Is this something we should worry about?

NYTimes columnist, David Brooks says, we should worry about the future computer displacing the "average" skill-holder, whom he describe in terms of the "middle distance runner." A "middle distance runner" is the worker who regurgitates yesterday's news in language that's comprehensive and length that's graspable, but does nothing more.

However, it's the "creative" sort whom the smart computer will not be able to displace unless the smart computer develops emotive traits and a "heart". Brooks describes the new age creativity brilliantly:
Creativity can be described as the ability to grasp the essence of one thing, and then the essence of some very different thing, and smash them together to create some entirely new thing.
Thomas Friedman has some acute observations on the book here, and the authors' interview is here.

Tuesday, January 14, 2014

Is technology boosting or roasting our cognitive abilities?


A polarizing topic of the 21st century: Is technology making us smarter or dumber? Dumber, says Nicholas Carr in his book, The Shallows, and smarter, says Clive Thompson, in Smarter Than You Think.

In a New Yorker Blog on technology and intelligence, Tim Wu, Professor at Columbia Law School, makes the debate less polarizing by noting that the two writers aren't saying two opposite things, but two different things, because each is addressing a different "Us". 

The "Us" in Clive Thompson's book is the cyborg part of "Us", i.e. our auxiliary brains, while the "Us" that Carr is concerned about is the "man" whose identity is moored in the rich and timeless heritage of Western Enlightenment.
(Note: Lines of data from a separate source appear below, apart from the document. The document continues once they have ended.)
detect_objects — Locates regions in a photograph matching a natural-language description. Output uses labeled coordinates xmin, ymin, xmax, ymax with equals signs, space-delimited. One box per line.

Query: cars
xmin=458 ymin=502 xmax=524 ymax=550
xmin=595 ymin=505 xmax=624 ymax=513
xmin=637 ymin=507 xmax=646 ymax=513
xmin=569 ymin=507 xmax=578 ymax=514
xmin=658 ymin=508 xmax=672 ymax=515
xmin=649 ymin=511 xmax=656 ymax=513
The "man" in Carr's notion is getting diminished in the hegemonic universe of technology.

So, depending on which part of the "Us" "you" are addressing, technology is an augmenter or a diminisher. 

Friday, November 22, 2013

Artificial intelligence


A new novella by Ted Chiang, The Life Cycle of Software Objects, explores the inner lives of objects we categorize as objects of artificial intelligence.

The first chapter of the novella can be found here.

Sunday, October 13, 2013

2025?


2025 could very well be the title of a new Dave Egger's new novel, The Circle, because the plot is a close echo of the plot of George Orwell's dystopian classic, 1984.
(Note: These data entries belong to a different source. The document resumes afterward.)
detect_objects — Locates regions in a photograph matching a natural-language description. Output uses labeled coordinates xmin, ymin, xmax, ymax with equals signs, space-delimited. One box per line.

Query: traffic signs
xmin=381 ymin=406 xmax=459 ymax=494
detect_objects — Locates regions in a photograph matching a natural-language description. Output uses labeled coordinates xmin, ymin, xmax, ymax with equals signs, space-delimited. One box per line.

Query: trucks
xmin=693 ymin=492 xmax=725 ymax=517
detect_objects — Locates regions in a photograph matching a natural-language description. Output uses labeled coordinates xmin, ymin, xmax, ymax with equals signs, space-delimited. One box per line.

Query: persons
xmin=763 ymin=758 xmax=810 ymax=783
Orwell's totalitarian regime was the government, whereas Eggers' is a tech-behemoth resembling Google or Facebook. The company credo is "All That Happens Must Be Known." It has several Orwellian maxims like, "Secrets Are Lies," "Sharing Is Caring," and "Privacy Is Theft."

According to the New York Times, The Circle
Attempts to use the coming-of-age story of a young woman to create a parable about the perils of life in a digital age in which our personal data is increasingly collected, sifted and monetized, an age of surveillance and Big Data, in which privacy is obsolete, and Maoist collectivism is the order of the day. [Eggers] reminds us how digital utopianism can lead to the datafication of our daily lives, how a belief in the wisdom of the crowd can lead to mob rule, how the embrace of “the hive mind” can lead to a diminution of the individual. The adventures of Mr. Eggers’s heroine, Mae Holland, an ambitious new hire at the company, provide an object lesson in the dangers of drinking the Silicon Valley Kool-Aid and becoming a full-time digital ninja.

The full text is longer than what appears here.